For Made in L.A. 2018, Gale constructed a sprawling installation that considers protest and the history of rock and roll as a sonic foundation. She considers how these two generative constructs build upon each other and how a musical score can assist in galvanizing a collective body of action. Utilizing material such as XLR cables, conductive copper tape, guitar strings, and towels that have been stretched like canvas and double as sound panels, Gale combines components and materials that, when commonly configured, are used to amplify and muffle sound.
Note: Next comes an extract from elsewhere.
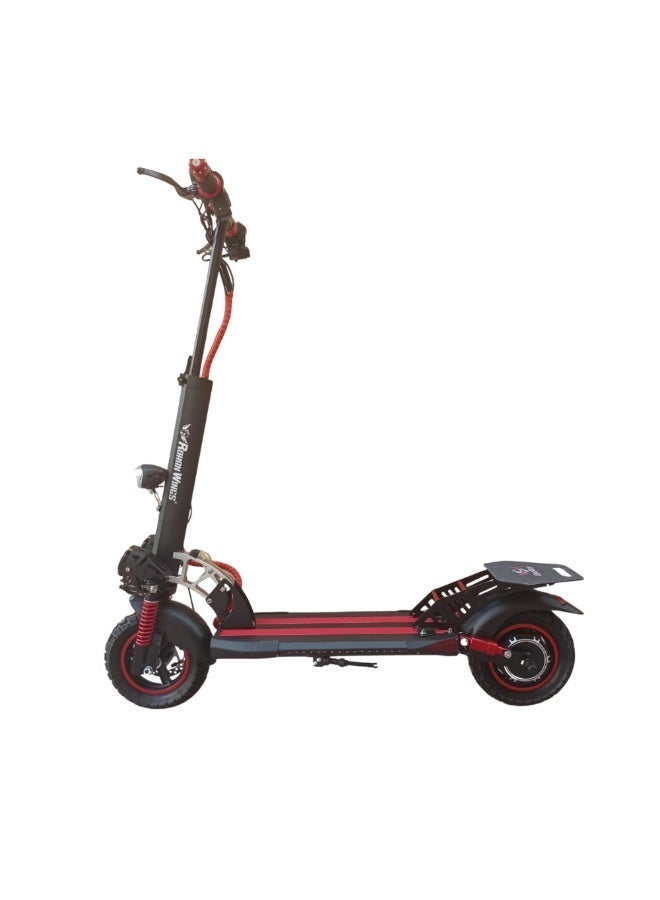 ROHAN WINGS Electric Scooter for Adults Rohan Wings KT4B , Powerful Motor, 40km range with powerful 48V 13AH Battery, Bluetooth Speaker with free accessories Helmet, Safety Belt, Mobile Holder, Pump, Tool Kit and Lock - Image 1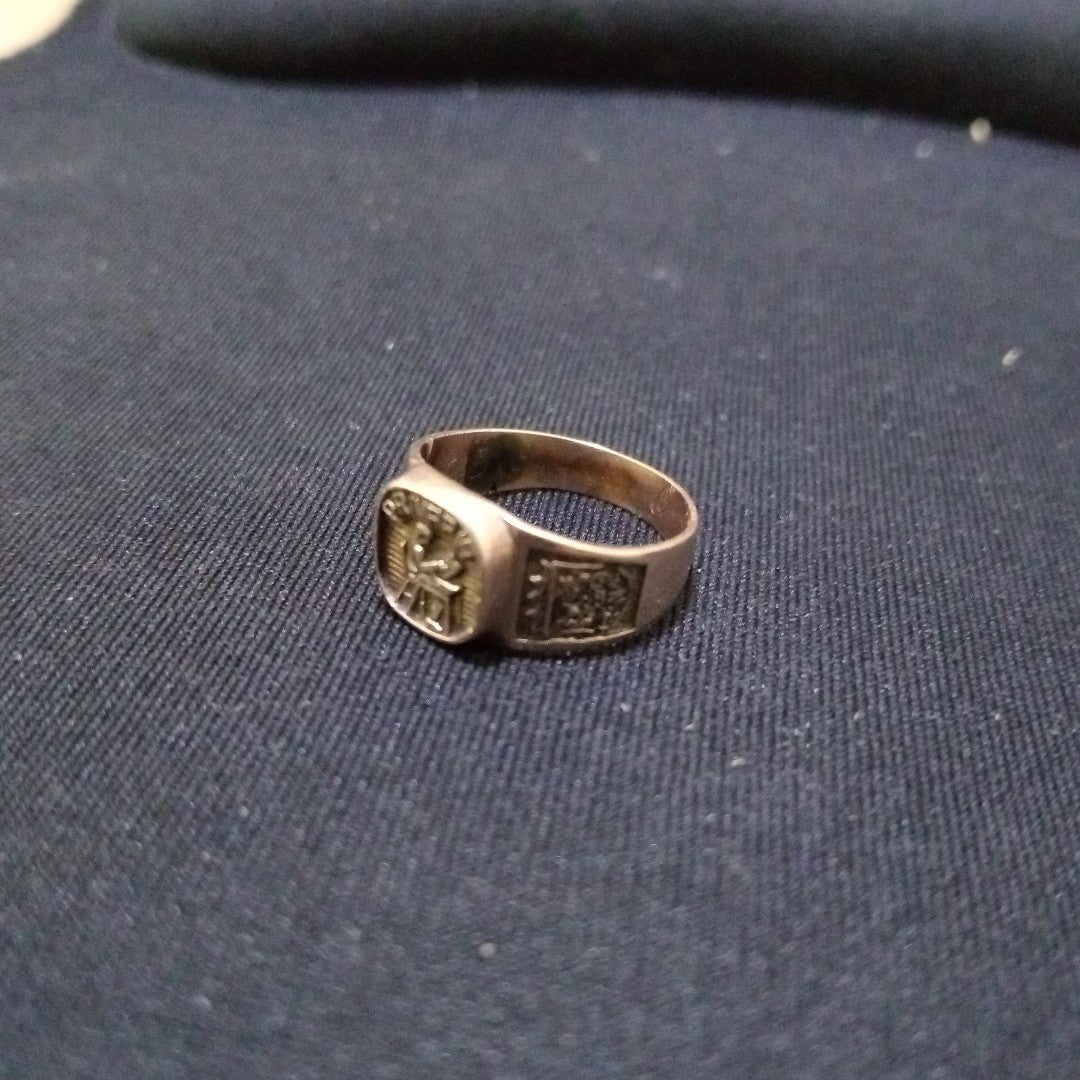 ANILLO DE GRADUACIÓN ORO 8 K 2.5 GRMS (SEMINUEVO)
Gale is also influenced by the history of barricades, particularly as tools for protest dating back to working-class uprisings in mid-nineteenth century France, and she explores the legacies of protest and the mechanisms that warrant its continued necessity. During the 1848 Revolution in France, citizens took to the street and surrounded themselves with barricades of their own making. This action successfully led to the resignation of the chief minister for foreign and domestic policy, and was a major event within the revolution. Graphite rubbings of street curbs are prominent in Gale’s installation, under-scoring her interest in the street as a site for protest.